Start MATERIAL SUPPLIED
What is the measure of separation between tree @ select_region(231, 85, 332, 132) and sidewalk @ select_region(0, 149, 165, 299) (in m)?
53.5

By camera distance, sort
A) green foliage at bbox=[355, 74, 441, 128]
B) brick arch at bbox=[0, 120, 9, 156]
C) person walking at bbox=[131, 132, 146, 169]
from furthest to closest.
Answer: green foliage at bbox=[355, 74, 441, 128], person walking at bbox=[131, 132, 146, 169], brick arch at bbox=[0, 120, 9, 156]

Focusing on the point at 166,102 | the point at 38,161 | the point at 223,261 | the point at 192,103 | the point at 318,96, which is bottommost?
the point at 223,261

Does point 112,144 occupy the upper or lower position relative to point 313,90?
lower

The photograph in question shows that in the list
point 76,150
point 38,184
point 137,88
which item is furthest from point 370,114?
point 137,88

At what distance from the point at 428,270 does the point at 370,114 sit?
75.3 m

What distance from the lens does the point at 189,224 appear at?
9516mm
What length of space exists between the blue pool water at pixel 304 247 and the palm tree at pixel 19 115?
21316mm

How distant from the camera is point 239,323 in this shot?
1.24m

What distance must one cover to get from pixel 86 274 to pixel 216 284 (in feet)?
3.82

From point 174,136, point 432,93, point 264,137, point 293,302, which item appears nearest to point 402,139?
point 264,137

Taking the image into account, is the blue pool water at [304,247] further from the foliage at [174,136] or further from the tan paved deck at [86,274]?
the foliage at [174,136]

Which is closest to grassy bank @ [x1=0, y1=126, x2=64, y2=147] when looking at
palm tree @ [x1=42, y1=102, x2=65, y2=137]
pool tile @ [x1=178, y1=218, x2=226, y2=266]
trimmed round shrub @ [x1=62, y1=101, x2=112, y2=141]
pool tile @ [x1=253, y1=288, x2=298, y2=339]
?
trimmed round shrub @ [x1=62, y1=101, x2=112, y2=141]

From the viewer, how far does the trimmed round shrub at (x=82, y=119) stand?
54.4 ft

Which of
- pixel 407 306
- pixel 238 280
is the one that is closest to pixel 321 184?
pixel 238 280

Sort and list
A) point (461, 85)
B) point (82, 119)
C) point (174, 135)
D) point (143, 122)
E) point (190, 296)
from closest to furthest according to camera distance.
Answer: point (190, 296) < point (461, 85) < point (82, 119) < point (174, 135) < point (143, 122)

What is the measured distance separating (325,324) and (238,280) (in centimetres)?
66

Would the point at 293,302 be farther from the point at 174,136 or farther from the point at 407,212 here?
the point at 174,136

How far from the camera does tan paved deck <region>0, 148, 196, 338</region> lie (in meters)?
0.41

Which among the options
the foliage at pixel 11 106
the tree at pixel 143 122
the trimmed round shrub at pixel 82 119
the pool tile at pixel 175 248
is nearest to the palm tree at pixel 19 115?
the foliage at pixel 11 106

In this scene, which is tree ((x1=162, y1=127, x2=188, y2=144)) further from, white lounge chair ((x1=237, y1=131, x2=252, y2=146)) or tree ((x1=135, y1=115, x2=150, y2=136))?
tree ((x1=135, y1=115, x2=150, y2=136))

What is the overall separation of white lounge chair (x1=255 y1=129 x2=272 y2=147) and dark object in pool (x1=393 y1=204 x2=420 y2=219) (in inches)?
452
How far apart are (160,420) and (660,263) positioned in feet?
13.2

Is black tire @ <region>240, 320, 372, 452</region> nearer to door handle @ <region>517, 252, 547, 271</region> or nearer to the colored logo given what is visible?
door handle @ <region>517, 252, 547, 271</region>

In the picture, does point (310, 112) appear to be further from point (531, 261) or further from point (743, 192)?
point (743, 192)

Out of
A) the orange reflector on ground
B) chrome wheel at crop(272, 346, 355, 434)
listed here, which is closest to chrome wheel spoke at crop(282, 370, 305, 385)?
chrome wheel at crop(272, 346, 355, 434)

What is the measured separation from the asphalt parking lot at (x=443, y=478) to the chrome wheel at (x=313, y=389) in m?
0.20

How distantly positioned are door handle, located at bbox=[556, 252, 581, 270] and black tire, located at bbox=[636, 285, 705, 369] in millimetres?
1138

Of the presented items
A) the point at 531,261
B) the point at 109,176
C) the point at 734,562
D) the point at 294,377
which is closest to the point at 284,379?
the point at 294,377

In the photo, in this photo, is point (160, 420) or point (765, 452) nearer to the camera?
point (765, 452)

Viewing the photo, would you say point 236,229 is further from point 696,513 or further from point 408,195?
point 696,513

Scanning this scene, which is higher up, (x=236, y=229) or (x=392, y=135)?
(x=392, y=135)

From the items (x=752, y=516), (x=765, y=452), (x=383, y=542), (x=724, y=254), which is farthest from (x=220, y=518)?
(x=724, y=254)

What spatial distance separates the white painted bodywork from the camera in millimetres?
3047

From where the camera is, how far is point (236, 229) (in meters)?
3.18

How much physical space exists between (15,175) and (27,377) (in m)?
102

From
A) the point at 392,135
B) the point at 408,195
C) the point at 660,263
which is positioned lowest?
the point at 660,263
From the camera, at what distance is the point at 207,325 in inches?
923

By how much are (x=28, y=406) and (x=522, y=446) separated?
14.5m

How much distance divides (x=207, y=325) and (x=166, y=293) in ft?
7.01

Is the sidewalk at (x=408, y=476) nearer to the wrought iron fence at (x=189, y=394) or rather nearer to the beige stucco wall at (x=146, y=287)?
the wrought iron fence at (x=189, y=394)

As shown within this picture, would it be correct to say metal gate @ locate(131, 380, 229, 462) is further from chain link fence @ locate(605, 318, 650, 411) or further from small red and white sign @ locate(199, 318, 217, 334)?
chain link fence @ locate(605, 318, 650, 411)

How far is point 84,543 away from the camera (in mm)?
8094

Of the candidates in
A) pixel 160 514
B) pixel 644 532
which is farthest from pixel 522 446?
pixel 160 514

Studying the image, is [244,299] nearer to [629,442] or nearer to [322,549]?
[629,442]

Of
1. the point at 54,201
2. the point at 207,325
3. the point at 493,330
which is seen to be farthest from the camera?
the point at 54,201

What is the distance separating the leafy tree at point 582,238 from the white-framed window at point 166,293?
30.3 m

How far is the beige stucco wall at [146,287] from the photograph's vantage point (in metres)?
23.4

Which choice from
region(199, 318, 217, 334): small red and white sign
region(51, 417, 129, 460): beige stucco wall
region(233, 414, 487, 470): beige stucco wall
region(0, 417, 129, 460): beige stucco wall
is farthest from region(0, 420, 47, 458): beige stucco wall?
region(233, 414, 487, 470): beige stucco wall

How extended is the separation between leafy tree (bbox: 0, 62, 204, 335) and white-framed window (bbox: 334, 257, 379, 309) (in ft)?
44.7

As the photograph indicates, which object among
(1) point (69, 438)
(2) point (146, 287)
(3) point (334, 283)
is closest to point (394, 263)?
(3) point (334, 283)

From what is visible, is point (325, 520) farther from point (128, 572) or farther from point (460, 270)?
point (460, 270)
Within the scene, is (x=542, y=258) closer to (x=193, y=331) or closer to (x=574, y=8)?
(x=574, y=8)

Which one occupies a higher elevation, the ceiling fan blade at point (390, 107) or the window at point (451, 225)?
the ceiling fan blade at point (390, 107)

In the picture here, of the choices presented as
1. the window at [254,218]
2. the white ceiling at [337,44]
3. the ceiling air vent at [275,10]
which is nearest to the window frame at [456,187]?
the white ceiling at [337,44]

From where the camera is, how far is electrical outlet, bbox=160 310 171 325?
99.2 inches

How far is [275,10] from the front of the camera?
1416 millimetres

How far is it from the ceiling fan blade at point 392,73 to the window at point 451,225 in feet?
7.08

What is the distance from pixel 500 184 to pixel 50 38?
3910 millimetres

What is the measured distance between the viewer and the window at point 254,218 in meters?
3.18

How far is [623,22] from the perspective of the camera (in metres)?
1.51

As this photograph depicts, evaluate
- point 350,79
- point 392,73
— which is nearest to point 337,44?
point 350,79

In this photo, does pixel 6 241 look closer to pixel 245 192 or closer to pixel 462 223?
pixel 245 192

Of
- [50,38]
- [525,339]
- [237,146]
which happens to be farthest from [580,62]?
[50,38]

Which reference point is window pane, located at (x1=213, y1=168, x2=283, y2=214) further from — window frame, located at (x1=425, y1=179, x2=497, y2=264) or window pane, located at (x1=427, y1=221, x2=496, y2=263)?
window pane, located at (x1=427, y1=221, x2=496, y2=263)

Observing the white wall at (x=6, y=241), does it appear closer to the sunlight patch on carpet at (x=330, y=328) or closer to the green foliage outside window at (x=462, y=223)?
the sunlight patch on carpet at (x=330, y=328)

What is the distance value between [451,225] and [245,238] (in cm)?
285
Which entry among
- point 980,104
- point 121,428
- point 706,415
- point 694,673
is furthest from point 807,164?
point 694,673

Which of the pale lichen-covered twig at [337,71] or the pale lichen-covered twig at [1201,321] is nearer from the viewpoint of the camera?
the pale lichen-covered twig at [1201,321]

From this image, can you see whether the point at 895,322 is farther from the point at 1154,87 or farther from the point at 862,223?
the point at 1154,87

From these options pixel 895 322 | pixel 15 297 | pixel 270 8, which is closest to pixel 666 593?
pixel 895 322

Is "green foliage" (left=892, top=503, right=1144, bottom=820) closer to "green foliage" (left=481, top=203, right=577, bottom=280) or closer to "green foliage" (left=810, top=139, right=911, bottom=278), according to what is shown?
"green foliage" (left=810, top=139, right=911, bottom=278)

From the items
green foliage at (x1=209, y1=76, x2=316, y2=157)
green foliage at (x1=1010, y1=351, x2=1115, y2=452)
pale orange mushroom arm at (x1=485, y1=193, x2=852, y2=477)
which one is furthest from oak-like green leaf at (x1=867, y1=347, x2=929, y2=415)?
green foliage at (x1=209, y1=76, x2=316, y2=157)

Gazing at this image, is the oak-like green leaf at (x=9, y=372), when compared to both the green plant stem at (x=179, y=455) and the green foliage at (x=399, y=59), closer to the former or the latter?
End MATERIAL SUPPLIED
* PROBLEM
Update the records from the start through the line containing "Answer: green foliage" by replacing "sidewalk" with "footpath". Leave everything else unchanged.

* FINAL ANSWER
What is the measure of separation between tree @ select_region(231, 85, 332, 132) and footpath @ select_region(0, 149, 165, 299) (in m)?
53.5

By camera distance, sort
A) green foliage at bbox=[355, 74, 441, 128]
B) brick arch at bbox=[0, 120, 9, 156]
C) person walking at bbox=[131, 132, 146, 169]
from furthest to closest.
Answer: green foliage at bbox=[355, 74, 441, 128], person walking at bbox=[131, 132, 146, 169], brick arch at bbox=[0, 120, 9, 156]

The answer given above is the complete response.